■ **What needs to be done**
Could you copy every one of the rows below word for word, leaving out the pictures?

■ **Input for this task**
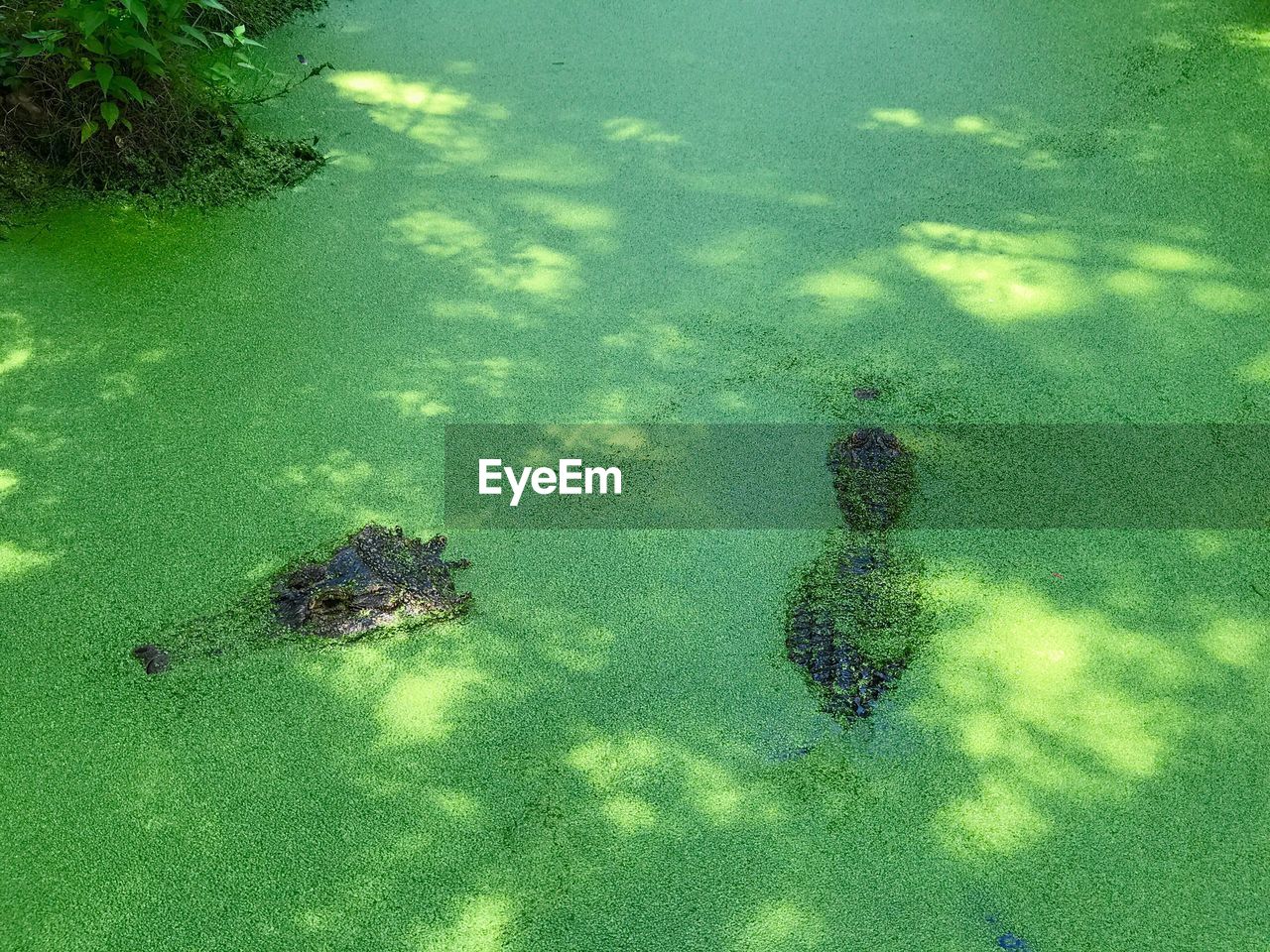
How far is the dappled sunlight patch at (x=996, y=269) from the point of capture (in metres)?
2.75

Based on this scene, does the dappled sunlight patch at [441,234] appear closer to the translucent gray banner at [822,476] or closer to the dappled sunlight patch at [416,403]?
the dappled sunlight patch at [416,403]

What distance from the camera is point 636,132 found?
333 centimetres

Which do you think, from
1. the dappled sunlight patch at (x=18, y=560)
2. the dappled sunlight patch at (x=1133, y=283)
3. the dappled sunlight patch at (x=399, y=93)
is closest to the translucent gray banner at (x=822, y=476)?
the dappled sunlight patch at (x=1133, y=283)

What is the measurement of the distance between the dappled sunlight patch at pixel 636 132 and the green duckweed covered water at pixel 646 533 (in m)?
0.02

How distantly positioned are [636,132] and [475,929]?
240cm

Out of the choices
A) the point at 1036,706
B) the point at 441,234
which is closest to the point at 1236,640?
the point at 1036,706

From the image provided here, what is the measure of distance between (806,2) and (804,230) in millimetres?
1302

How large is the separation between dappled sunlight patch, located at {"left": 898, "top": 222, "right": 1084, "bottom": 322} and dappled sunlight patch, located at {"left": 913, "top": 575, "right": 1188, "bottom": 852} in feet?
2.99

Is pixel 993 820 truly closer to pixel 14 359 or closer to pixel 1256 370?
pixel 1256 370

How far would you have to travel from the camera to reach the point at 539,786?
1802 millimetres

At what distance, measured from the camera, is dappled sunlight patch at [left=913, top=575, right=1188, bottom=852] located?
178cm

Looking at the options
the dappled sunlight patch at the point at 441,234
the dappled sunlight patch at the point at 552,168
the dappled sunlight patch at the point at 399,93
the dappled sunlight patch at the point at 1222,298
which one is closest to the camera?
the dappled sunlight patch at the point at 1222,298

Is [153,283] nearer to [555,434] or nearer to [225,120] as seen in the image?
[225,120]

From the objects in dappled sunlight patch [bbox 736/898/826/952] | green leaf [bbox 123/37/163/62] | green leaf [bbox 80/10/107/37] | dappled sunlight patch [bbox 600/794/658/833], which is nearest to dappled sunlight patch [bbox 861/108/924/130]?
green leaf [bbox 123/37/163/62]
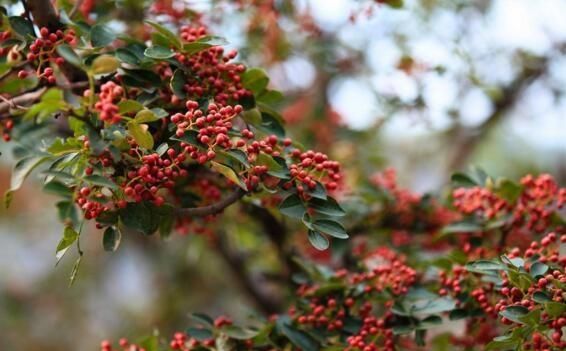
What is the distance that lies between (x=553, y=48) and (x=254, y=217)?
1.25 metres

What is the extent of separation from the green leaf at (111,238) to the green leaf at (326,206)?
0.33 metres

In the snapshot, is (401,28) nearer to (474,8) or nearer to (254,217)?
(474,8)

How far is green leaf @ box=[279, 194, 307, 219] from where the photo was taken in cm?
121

■ **Response to this exercise**
How far is the dappled sunlight patch at (x=996, y=269) from the point of capture (in metres)?
2.75

Based on this scene, does the dappled sunlight patch at [441,234] appear closer to the translucent gray banner at [822,476] or closer to the dappled sunlight patch at [416,403]?
the dappled sunlight patch at [416,403]

What distance from the camera is point 636,132 found?
333 centimetres

Which do you think, from
1. the dappled sunlight patch at (x=18, y=560)
2. the dappled sunlight patch at (x=1133, y=283)
3. the dappled sunlight patch at (x=399, y=93)
is closest to the translucent gray banner at (x=822, y=476)?
the dappled sunlight patch at (x=1133, y=283)

What is the measurement of the distance between the dappled sunlight patch at pixel 636 132 and the green duckweed covered water at pixel 646 533 (in m)?
0.02

How distantly positioned are [636,132] and [475,929]?
240cm

Out of the choices
A) the point at 1036,706
B) the point at 441,234
which is closest to the point at 1236,640?
the point at 1036,706

From the image provided here, what is the measure of distance between (806,2) and (804,230) in millimetres?
1302

How large is the separation between dappled sunlight patch, located at {"left": 898, "top": 222, "right": 1084, "bottom": 322} and dappled sunlight patch, located at {"left": 913, "top": 575, "right": 1188, "bottom": 852} in feet?
2.99

Is pixel 993 820 truly closer to pixel 14 359 or closer to pixel 1256 370?
pixel 1256 370

How far would you have to travel from the camera to reach the point at 539,786?
1802 millimetres

At what distance, measured from the camera, is dappled sunlight patch at [left=913, top=575, right=1188, bottom=852] located?
178cm

Looking at the options
the dappled sunlight patch at the point at 441,234
the dappled sunlight patch at the point at 552,168
the dappled sunlight patch at the point at 399,93
the dappled sunlight patch at the point at 1222,298
which one is closest to the camera?
the dappled sunlight patch at the point at 1222,298

Is [153,283] nearer to [555,434] or nearer to [225,120] as seen in the image?
[225,120]

From the objects in dappled sunlight patch [bbox 736/898/826/952] | green leaf [bbox 123/37/163/62] | green leaf [bbox 80/10/107/37] | dappled sunlight patch [bbox 600/794/658/833], which is nearest to dappled sunlight patch [bbox 861/108/924/130]?
green leaf [bbox 123/37/163/62]
What is the distance that lies between (x=553, y=48) and (x=254, y=217)?
1.25 metres

What is the extent of separation from the green leaf at (111,238) to the green leaf at (326,206)?
0.33 metres

In the snapshot, is (401,28) nearer to (474,8) or nearer to (254,217)?
(474,8)

How far is green leaf @ box=[279, 194, 307, 219] from where the photo was taken in cm?
121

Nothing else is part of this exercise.